## [Work instructions]
Print every record word for word.

━━ Material shown ━━

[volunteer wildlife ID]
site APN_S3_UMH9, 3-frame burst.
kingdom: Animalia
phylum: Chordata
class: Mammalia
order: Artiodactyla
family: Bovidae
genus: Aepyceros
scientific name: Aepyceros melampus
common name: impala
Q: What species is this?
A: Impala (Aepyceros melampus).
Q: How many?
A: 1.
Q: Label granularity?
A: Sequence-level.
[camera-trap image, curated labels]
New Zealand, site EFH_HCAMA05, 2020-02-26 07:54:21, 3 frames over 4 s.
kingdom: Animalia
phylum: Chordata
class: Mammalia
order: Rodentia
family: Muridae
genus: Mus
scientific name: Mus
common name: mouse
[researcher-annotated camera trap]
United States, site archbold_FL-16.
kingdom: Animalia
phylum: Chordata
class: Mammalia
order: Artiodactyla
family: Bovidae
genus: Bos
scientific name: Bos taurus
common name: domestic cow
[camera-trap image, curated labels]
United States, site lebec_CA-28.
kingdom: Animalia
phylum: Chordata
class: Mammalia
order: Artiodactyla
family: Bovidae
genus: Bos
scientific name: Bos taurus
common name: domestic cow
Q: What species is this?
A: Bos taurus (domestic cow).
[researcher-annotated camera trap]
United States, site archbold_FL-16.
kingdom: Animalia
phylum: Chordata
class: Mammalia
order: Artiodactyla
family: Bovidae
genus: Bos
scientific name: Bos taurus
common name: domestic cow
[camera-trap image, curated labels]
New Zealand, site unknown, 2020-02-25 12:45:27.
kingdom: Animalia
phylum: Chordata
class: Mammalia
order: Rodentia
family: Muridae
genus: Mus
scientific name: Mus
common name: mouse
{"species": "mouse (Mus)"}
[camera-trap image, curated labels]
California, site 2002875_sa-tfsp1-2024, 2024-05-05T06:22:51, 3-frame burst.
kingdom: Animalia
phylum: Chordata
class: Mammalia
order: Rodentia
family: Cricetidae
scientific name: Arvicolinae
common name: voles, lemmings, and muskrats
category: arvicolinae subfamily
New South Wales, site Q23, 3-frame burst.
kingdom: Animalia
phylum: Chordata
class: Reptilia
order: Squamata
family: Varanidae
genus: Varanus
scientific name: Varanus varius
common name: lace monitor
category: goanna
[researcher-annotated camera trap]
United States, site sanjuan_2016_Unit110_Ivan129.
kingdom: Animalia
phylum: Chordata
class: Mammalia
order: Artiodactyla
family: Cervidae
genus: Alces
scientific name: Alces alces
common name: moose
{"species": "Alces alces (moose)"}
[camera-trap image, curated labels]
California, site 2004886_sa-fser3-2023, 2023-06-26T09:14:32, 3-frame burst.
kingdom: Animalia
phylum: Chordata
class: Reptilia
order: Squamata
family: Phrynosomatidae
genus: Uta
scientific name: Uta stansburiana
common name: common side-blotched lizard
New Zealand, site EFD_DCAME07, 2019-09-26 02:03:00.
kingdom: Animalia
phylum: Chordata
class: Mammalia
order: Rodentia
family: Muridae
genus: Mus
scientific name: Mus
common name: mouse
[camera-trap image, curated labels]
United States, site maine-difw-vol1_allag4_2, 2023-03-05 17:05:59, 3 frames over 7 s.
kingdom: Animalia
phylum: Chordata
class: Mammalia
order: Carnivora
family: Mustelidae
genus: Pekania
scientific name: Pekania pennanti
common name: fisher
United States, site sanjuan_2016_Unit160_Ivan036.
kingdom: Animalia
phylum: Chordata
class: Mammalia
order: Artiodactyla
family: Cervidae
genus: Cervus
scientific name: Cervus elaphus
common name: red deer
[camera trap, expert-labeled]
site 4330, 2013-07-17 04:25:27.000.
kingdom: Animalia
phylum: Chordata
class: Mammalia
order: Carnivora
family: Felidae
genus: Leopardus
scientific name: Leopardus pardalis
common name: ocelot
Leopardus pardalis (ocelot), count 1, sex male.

━━━

## [Completed task]
[volunteer wildlife ID]
site APN_S3_UMH9, 3-frame burst.
kingdom: Animalia
phylum: Chordata
class: Mammalia
order: Artiodactyla
family: Bovidae
genus: Aepyceros
scientific name: Aepyceros melampus
common name: impala
Q: What species is this?
A: Impala (Aepyceros melampus).
Q: How many?
A: 1.
Q: Label granularity?
A: Sequence-level.
[camera-trap image, curated labels]
New Zealand, site EFH_HCAMA05, 2020-02-26 07:54:21, 3 frames over 4 s.
kingdom: Animalia
phylum: Chordata
class: Mammalia
order: Rodentia
family: Muridae
genus: Mus
scientific name: Mus
common name: mouse
[researcher-annotated camera trap]
United States, site archbold_FL-16.
kingdom: Animalia
phylum: Chordata
class: Mammalia
order: Artiodactyla
family: Bovidae
genus: Bos
scientific name: Bos taurus
common name: domestic cow
[camera-trap image, curated labels]
United States, site lebec_CA-28.
kingdom: Animalia
phylum: Chordata
class: Mammalia
order: Artiodactyla
family: Bovidae
genus: Bos
scientific name: Bos taurus
common name: domestic cow
Q: What species is this?
A: Bos taurus (domestic cow).
[researcher-annotated camera trap]
United States, site archbold_FL-16.
kingdom: Animalia
phylum: Chordata
class: Mammalia
order: Artiodactyla
family: Bovidae
genus: Bos
scientific name: Bos taurus
common name: domestic cow
[camera-trap image, curated labels]
New Zealand, site unknown, 2020-02-25 12:45:27.
kingdom: Animalia
phylum: Chordata
class: Mammalia
order: Rodentia
family: Muridae
genus: Mus
scientific name: Mus
common name: mouse
{"species": "mouse (Mus)"}
[camera-trap image, curated labels]
California, site 2002875_sa-tfsp1-2024, 2024-05-05T06:22:51, 3-frame burst.
kingdom: Animalia
phylum: Chordata
class: Mammalia
order: Rodentia
family: Cricetidae
scientific name: Arvicolinae
common name: voles, lemmings, and muskrats
category: arvicolinae subfamily
New South Wales, site Q23, 3-frame burst.
kingdom: Animalia
phylum: Chordata
class: Reptilia
order: Squamata
family: Varanidae
genus: Varanus
scientific name: Varanus varius
common name: lace monitor
category: goanna
[researcher-annotated camera trap]
United States, site sanjuan_2016_Unit110_Ivan129.
kingdom: Animalia
phylum: Chordata
class: Mammalia
order: Artiodactyla
family: Cervidae
genus: Alces
scientific name: Alces alces
common name: moose
{"species": "Alces alces (moose)"}
[camera-trap image, curated labels]
California, site 2004886_sa-fser3-2023, 2023-06-26T09:14:32, 3-frame burst.
kingdom: Animalia
phylum: Chordata
class: Reptilia
order: Squamata
family: Phrynosomatidae
genus: Uta
scientific name: Uta stansburiana
common name: common side-blotched lizard
New Zealand, site EFD_DCAME07, 2019-09-26 02:03:00.
kingdom: Animalia
phylum: Chordata
class: Mammalia
order: Rodentia
family: Muridae
genus: Mus
scientific name: Mus
common name: mouse
[camera-trap image, curated labels]
United States, site maine-difw-vol1_allag4_2, 2023-03-05 17:05:59, 3 frames over 7 s.
kingdom: Animalia
phylum: Chordata
class: Mammalia
order: Carnivora
family: Mustelidae
genus: Pekania
scientific name: Pekania pennanti
common name: fisher
United States, site sanjuan_2016_Unit160_Ivan036.
kingdom: Animalia
phylum: Chordata
class: Mammalia
order: Artiodactyla
family: Cervidae
genus: Cervus
scientific name: Cervus elaphus
common name: red deer
[camera trap, expert-labeled]
site 4330, 2013-07-17 04:25:27.000.
kingdom: Animalia
phylum: Chordata
class: Mammalia
order: Carnivora
family: Felidae
genus: Leopardus
scientific name: Leopardus pardalis
common name: ocelot
Leopardus pardalis (ocelot), count 1, sex male.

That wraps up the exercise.